Starship continued its ascent burn, but 4 engines (1 RVac, 3 sea level Raptors) started to shut down at T+8:04, roughly 30 seconds before the planned SECO. Starship lost attitude control, and SpaceX mission control confirmed during the flight that they lost contact with the ship. The ship was observed breaking up and reentering the atmosphere over Florida and the Bahamas several minutes after contact was lost. The most likely cause of the mishap was the failure of a Raptor sea level engine part, which caused propellant to mix and ignite, leading to a fire in the engine bay.
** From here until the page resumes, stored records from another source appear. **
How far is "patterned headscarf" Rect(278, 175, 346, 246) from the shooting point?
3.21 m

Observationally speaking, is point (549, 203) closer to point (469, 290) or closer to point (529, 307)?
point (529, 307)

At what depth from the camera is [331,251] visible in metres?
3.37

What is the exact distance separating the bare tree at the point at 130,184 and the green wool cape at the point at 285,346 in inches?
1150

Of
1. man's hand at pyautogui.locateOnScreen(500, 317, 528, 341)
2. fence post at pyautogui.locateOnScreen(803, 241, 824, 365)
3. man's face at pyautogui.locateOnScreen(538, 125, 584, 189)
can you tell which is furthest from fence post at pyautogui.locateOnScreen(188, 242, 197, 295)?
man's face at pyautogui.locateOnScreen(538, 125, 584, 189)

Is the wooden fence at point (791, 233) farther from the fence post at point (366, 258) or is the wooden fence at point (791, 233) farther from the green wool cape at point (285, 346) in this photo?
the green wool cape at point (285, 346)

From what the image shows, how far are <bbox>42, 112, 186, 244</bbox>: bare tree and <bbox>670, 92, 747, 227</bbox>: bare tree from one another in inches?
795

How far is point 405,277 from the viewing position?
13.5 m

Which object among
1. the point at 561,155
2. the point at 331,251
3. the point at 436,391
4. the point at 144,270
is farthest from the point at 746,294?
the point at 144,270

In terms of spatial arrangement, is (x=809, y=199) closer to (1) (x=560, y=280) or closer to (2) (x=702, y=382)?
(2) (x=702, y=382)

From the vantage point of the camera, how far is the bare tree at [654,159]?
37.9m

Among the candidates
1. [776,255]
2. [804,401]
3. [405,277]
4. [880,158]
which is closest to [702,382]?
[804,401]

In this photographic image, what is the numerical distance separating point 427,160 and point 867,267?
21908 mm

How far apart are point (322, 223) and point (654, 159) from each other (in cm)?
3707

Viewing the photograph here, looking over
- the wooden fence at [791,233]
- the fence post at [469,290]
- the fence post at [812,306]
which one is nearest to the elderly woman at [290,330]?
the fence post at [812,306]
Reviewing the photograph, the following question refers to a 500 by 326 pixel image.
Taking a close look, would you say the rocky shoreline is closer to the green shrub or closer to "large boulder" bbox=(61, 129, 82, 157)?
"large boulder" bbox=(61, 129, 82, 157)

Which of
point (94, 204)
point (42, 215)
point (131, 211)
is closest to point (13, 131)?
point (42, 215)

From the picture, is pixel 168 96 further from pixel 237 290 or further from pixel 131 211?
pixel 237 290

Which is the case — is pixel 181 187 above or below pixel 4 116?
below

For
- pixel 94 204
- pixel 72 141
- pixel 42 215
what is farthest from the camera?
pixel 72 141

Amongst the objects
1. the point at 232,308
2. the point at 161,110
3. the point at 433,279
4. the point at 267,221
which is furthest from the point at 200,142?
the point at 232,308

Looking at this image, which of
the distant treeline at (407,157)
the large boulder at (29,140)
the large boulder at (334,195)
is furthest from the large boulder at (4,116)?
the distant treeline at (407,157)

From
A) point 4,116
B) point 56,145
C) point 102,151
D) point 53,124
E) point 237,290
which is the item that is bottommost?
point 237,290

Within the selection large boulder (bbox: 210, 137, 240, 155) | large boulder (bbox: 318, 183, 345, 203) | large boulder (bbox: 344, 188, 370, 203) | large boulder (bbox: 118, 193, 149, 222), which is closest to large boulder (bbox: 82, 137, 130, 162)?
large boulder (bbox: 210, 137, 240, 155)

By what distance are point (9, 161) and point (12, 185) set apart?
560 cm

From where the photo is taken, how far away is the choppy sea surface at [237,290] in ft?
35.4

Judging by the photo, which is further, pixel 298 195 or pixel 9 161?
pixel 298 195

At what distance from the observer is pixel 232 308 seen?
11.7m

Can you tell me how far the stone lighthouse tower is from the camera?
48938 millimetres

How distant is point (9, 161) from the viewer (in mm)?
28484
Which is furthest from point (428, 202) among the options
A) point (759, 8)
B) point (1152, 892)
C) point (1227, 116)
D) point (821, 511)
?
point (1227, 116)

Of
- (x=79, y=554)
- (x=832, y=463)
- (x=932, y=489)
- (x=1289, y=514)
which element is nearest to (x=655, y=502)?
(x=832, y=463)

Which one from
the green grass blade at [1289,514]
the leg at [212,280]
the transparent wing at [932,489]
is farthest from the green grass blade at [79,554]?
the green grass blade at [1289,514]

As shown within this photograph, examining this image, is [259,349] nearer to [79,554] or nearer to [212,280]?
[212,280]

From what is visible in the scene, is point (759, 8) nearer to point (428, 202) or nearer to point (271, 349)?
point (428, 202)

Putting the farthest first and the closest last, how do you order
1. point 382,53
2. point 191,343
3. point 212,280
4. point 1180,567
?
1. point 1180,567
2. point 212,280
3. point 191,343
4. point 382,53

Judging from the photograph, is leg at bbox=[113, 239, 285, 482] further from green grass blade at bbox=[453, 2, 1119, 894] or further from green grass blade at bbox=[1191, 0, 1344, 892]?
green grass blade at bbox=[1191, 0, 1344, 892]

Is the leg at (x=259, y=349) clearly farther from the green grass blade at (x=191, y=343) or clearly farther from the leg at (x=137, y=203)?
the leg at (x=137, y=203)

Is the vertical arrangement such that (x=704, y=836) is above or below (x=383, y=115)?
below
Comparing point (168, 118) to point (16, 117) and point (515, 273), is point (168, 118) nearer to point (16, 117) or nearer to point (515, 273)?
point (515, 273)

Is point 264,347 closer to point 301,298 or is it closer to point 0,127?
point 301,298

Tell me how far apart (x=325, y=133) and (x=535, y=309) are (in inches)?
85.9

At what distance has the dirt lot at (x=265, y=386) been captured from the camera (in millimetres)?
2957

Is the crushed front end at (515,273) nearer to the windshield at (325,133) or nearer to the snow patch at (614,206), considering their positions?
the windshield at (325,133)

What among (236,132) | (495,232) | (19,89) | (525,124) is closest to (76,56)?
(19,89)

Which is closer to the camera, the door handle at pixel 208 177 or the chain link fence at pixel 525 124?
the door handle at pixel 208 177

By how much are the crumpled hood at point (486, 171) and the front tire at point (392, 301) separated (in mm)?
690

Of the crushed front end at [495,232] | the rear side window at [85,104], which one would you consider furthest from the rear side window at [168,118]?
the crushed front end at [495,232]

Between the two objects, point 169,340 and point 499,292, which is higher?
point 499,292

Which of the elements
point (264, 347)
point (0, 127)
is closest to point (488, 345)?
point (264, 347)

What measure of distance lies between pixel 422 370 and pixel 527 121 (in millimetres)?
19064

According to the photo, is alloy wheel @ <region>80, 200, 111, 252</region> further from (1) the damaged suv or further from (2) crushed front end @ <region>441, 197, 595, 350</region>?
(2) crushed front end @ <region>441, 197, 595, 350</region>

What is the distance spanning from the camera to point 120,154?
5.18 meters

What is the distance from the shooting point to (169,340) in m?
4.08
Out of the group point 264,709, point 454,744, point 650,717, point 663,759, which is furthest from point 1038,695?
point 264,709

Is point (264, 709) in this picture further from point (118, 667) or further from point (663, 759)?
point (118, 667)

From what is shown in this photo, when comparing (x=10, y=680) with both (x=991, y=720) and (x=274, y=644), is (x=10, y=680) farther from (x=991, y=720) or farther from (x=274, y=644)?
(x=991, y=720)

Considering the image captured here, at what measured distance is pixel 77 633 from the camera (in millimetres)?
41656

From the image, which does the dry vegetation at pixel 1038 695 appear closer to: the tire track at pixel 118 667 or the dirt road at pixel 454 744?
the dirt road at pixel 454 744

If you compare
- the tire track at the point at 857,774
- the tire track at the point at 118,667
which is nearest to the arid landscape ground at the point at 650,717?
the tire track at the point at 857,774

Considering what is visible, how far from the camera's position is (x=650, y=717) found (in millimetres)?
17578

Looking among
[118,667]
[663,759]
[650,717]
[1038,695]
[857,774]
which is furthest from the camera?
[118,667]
This failure was distinct from the one that prematurely ended Flight 7. Following this anomaly, the Autonomous Flight Safety System on board the Ship was thought to have taken measures in order to ensure that none of its remains left the predetermined safety corridor.

=== Aftermath ===
Similar to what happened after Flight 7, the US Federal Aviation Administration (FAA) again ordered SpaceX to perform a mishap investigation into the breakup. On June 12, the FAA announced that the mishap investigation into Flight 8 was closed. The report highlighted 8 corrective actions to prevent reoccurrence of the issues, and the FAA verified that these corrective actions were implemented prior to Flight 9.